[Data items]
--- START ---

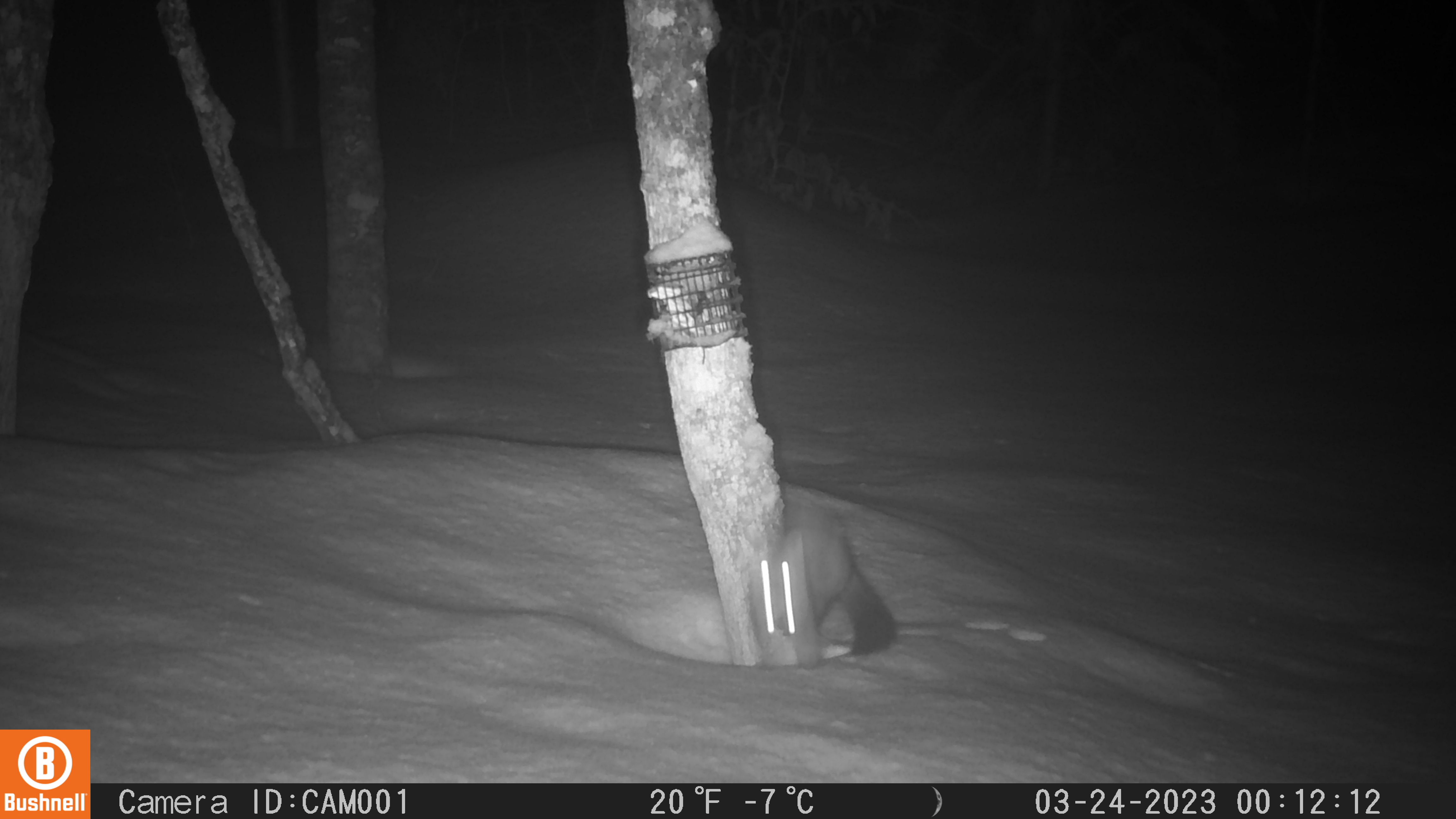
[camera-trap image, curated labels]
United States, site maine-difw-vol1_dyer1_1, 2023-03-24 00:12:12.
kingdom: Animalia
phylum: Chordata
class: Mammalia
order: Carnivora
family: Mustelidae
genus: Martes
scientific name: Martes americana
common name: american marten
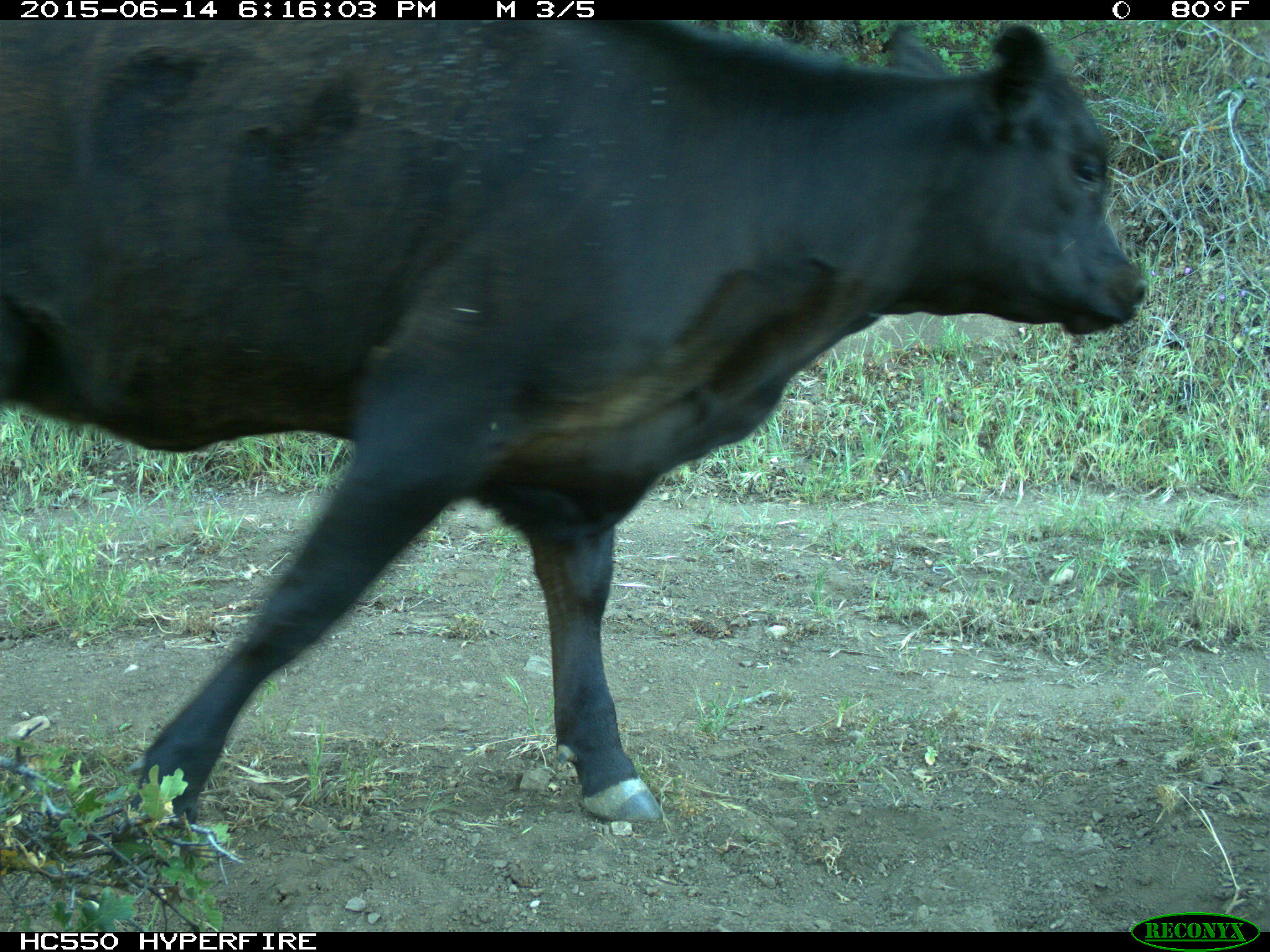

--- END ---

EXERCISE REQUIREMENTS: Return each record exactly as given, excluding any image.

RESPONSE AREA:
[camera-trap image, curated labels]
United States, site maine-difw-vol1_dyer1_1, 2023-03-24 00:12:12.
kingdom: Animalia
phylum: Chordata
class: Mammalia
order: Carnivora
family: Mustelidae
genus: Martes
scientific name: Martes americana
common name: american marten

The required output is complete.